‘Essex Crystal’ is a trade name given to a very specific form of glyptography (the art of gemstone carving) called a reverse intaglio. Essex crystal became popular in the mid 1800s and remained in demand until the early 1900s, where poorly made imitations in glass and plastic saturated the market.
Usually crafted using a dome of rock crystal, which is engraved on the flat back/ reverse before being painstakingly detailed with oil paints, so that when it is flipped over you see a beautiful 3D painting floating in the crystal cabochon. This differs from the traditional intaglio technique which utilises a variety of natural hardstones and is carved on the same side it is intended to be viewed.
A way to test the quality and age of your Essex crystal is firstly by the materials used, the more expensive examples are deeply carved and backed with gold foil and mother of pearl, whereas cheaper imitations may have the design merely painted onto the backing, with the crystal (or glass) merely acting as a quasi magnifying glass.

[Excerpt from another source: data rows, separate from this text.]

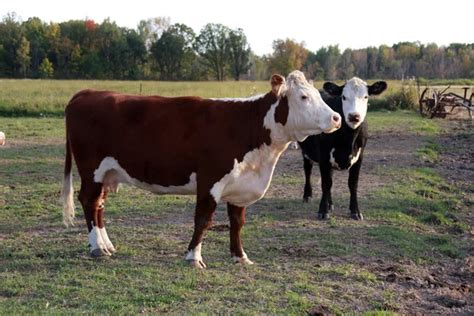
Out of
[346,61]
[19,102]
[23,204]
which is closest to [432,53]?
[346,61]

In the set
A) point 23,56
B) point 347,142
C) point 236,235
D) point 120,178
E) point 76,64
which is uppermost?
point 23,56

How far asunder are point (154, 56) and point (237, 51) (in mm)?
10762

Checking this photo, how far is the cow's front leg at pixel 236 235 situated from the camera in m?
6.66

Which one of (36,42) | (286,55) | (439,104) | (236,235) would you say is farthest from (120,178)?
(36,42)

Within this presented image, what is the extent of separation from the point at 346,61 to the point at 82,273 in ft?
300

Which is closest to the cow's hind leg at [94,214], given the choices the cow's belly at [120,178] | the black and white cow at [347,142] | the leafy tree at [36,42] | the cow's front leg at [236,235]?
the cow's belly at [120,178]

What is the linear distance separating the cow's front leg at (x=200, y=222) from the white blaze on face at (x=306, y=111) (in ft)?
3.51

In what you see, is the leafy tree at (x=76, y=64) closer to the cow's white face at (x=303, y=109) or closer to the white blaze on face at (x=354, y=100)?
the white blaze on face at (x=354, y=100)

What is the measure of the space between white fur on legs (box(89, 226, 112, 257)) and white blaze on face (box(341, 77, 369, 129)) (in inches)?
150

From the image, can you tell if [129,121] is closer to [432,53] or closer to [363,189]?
[363,189]

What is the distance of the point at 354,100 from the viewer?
907 cm

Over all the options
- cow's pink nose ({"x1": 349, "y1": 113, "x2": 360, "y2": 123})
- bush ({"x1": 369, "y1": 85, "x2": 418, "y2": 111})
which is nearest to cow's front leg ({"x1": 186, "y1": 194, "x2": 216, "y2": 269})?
cow's pink nose ({"x1": 349, "y1": 113, "x2": 360, "y2": 123})

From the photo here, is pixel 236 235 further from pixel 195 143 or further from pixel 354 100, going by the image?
pixel 354 100

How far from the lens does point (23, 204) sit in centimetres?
944
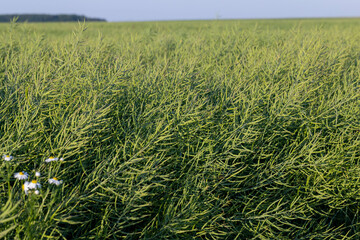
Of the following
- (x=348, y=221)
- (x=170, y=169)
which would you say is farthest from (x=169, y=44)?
(x=348, y=221)

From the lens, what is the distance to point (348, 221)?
1.96 metres

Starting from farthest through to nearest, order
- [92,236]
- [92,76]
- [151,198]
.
→ [92,76]
[151,198]
[92,236]

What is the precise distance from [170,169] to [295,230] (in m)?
0.84

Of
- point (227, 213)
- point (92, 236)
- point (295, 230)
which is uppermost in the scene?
point (92, 236)

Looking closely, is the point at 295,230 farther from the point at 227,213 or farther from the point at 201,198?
the point at 201,198

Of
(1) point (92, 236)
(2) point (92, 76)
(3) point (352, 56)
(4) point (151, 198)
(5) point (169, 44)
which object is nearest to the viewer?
(1) point (92, 236)

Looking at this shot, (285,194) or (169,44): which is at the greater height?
(169,44)

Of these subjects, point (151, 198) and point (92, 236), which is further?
point (151, 198)

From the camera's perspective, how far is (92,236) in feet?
4.37

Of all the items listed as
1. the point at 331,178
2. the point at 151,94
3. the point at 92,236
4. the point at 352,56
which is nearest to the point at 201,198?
the point at 92,236

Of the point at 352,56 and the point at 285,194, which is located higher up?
the point at 352,56

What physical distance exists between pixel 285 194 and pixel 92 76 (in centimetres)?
138

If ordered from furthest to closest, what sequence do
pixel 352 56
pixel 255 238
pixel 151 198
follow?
1. pixel 352 56
2. pixel 255 238
3. pixel 151 198

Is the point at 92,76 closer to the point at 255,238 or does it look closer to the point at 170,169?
the point at 170,169
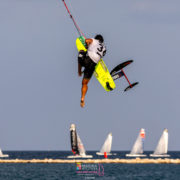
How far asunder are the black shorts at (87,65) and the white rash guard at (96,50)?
0.09 metres

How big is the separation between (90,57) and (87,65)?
23 centimetres

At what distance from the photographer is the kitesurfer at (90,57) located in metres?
10.7

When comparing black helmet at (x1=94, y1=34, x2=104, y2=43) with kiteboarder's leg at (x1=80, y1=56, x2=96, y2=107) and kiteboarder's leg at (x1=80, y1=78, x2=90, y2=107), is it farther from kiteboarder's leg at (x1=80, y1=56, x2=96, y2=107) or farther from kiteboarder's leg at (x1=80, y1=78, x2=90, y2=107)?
kiteboarder's leg at (x1=80, y1=78, x2=90, y2=107)

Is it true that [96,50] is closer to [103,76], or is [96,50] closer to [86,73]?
[86,73]

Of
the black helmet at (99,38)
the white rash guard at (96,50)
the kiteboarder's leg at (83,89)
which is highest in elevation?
the black helmet at (99,38)

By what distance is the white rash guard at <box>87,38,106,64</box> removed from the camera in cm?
→ 1071

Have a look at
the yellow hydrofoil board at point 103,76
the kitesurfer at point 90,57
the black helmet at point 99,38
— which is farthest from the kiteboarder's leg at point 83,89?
the black helmet at point 99,38

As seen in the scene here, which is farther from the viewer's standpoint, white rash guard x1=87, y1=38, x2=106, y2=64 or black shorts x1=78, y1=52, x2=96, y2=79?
black shorts x1=78, y1=52, x2=96, y2=79

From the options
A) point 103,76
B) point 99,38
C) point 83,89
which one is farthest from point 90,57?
point 103,76

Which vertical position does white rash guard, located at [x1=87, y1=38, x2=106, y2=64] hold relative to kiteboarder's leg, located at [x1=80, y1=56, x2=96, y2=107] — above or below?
above

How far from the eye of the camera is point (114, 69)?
11.8m

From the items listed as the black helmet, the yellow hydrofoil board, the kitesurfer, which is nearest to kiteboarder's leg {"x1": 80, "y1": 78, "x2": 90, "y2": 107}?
the kitesurfer

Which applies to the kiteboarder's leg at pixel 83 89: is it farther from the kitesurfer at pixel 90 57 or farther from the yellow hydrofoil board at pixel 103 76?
the yellow hydrofoil board at pixel 103 76

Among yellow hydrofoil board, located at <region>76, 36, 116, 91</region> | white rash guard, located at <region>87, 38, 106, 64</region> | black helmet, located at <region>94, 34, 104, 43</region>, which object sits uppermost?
black helmet, located at <region>94, 34, 104, 43</region>
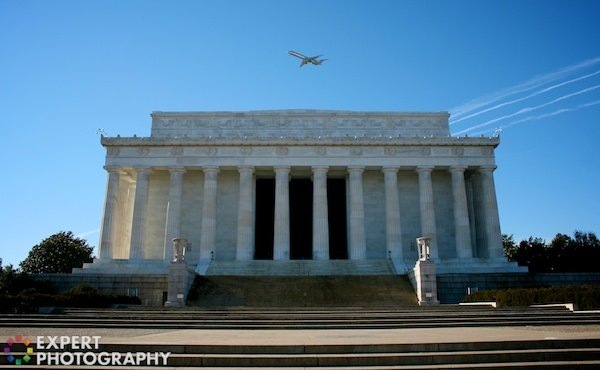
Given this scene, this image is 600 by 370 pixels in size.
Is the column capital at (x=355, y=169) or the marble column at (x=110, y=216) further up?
the column capital at (x=355, y=169)

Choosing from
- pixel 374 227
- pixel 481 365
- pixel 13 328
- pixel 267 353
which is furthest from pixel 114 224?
pixel 481 365

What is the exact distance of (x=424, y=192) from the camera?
47094mm

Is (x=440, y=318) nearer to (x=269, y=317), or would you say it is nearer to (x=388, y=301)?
(x=269, y=317)

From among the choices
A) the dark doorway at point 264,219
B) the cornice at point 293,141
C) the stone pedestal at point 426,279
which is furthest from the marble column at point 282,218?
the stone pedestal at point 426,279

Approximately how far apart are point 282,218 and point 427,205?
14.1 metres

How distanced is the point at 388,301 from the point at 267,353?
2266 cm

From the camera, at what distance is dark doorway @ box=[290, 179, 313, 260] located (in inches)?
2032

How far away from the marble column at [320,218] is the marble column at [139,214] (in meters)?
16.4

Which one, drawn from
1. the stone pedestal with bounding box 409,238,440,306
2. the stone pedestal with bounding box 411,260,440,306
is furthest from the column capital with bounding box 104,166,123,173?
the stone pedestal with bounding box 411,260,440,306

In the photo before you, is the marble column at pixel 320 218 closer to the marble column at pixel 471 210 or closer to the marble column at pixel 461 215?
the marble column at pixel 461 215

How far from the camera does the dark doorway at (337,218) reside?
50.9 m

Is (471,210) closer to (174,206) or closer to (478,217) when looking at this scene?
(478,217)

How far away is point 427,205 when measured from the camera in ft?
153

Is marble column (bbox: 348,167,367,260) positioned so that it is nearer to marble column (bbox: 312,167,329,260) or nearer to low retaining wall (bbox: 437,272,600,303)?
marble column (bbox: 312,167,329,260)
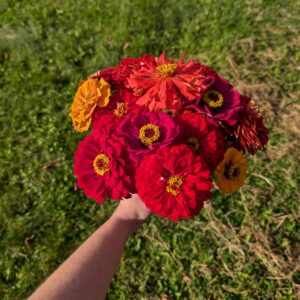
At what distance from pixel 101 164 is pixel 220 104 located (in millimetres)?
449

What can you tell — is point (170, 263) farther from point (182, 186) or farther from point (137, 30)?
point (137, 30)

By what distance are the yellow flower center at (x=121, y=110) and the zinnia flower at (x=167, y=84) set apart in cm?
7

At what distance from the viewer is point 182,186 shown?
116 centimetres

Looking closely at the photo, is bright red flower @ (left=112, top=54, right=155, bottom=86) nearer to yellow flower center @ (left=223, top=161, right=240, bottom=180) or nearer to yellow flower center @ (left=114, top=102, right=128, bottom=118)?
yellow flower center @ (left=114, top=102, right=128, bottom=118)

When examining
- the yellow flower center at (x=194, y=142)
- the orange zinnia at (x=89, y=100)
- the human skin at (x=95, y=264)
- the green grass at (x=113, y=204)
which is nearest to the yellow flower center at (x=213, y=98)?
the yellow flower center at (x=194, y=142)

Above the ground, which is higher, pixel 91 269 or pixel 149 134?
pixel 149 134

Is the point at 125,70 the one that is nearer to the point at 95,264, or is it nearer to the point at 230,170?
the point at 230,170

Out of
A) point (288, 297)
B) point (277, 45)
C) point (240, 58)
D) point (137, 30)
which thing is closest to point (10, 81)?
point (137, 30)

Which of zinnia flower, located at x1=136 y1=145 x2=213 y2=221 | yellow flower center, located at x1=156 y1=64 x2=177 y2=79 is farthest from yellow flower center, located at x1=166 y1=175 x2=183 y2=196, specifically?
yellow flower center, located at x1=156 y1=64 x2=177 y2=79

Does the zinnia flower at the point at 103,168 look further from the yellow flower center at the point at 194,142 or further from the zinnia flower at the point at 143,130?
the yellow flower center at the point at 194,142

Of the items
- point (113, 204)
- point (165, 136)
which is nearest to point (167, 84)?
point (165, 136)

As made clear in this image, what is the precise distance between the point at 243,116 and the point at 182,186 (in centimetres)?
34

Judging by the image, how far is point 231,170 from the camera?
1309 mm

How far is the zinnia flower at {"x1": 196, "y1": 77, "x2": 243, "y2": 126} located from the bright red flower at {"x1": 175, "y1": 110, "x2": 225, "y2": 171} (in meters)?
0.04
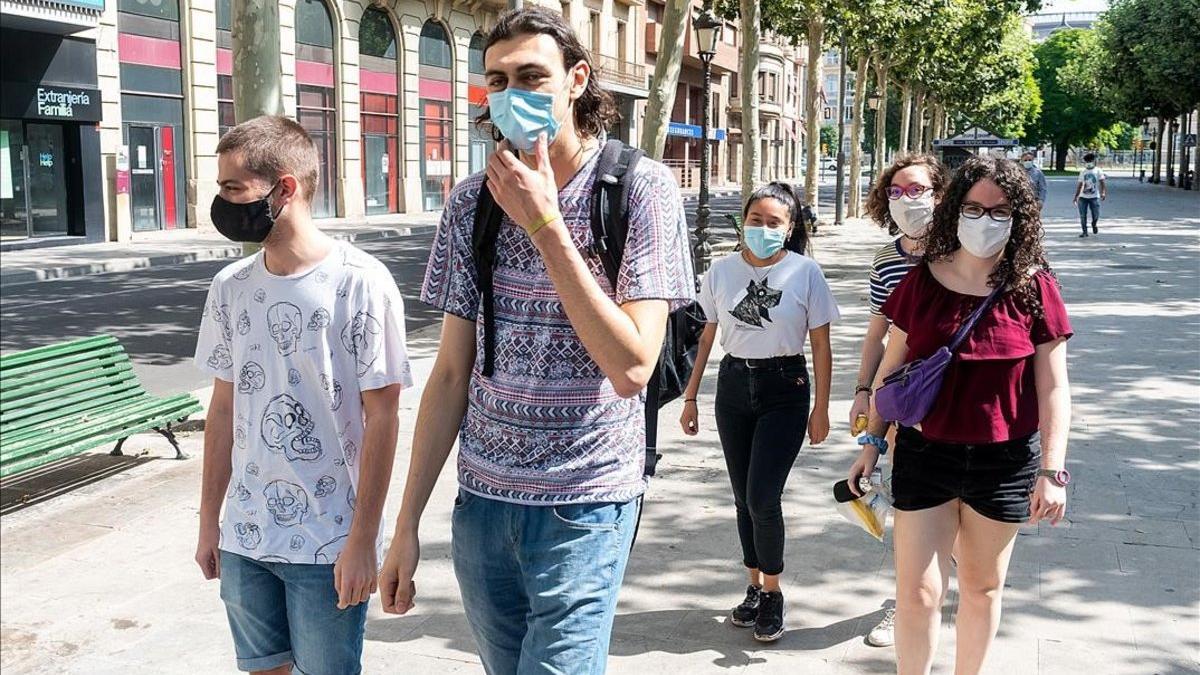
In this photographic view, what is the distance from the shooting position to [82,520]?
5.52 meters

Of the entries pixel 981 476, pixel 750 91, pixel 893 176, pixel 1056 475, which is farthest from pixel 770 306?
pixel 750 91

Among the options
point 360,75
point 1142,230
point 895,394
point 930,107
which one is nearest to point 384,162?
point 360,75

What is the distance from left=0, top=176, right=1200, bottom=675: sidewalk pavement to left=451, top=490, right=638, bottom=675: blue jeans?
877 millimetres

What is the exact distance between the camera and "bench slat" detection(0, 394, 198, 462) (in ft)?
15.6

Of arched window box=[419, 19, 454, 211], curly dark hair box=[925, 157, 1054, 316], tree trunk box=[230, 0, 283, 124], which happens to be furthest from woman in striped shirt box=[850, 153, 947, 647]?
arched window box=[419, 19, 454, 211]

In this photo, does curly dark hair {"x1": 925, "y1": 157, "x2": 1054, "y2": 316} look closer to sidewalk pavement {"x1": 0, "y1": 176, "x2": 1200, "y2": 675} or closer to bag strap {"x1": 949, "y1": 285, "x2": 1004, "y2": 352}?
bag strap {"x1": 949, "y1": 285, "x2": 1004, "y2": 352}

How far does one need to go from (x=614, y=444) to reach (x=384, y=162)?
30106 mm

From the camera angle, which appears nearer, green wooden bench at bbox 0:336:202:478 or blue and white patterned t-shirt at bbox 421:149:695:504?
blue and white patterned t-shirt at bbox 421:149:695:504

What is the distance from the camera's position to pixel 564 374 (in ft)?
7.47

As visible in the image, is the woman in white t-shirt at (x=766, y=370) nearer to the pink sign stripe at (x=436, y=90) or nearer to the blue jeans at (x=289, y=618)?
the blue jeans at (x=289, y=618)

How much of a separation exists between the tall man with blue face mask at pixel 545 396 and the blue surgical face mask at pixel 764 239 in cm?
211

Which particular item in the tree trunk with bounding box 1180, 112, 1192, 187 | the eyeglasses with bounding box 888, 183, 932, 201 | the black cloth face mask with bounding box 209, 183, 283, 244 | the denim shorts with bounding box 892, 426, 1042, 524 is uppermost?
the tree trunk with bounding box 1180, 112, 1192, 187

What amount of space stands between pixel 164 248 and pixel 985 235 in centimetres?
1836

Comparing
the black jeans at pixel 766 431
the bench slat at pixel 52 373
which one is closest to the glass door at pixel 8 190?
the bench slat at pixel 52 373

Confusingly the name Essex crystal stems from a centuries old misunderstanding. This technique was actually first perfected in England by Thomas Cook, who was influenced by Belgium gemstone carver Pradier, and then later succeeded by his own talented apprentice, Thomas Bean. However, around the same time there was a famed miniaturist to Queen Victoria, named William Essex. It appears that the public saw such wonderous miniature works and assumed it could come from no other person than the celebrated Essex, and so the name Essex crystal was born, despite it having nothing to do with Essex at all!
These are collectible pieces still treasured today, often depicting hunting memorabilia, nautical motifs or flora and fauna. Fine examples may be housed in elaborate settings whilst some simpler designs can be found in a timeless closed back collet.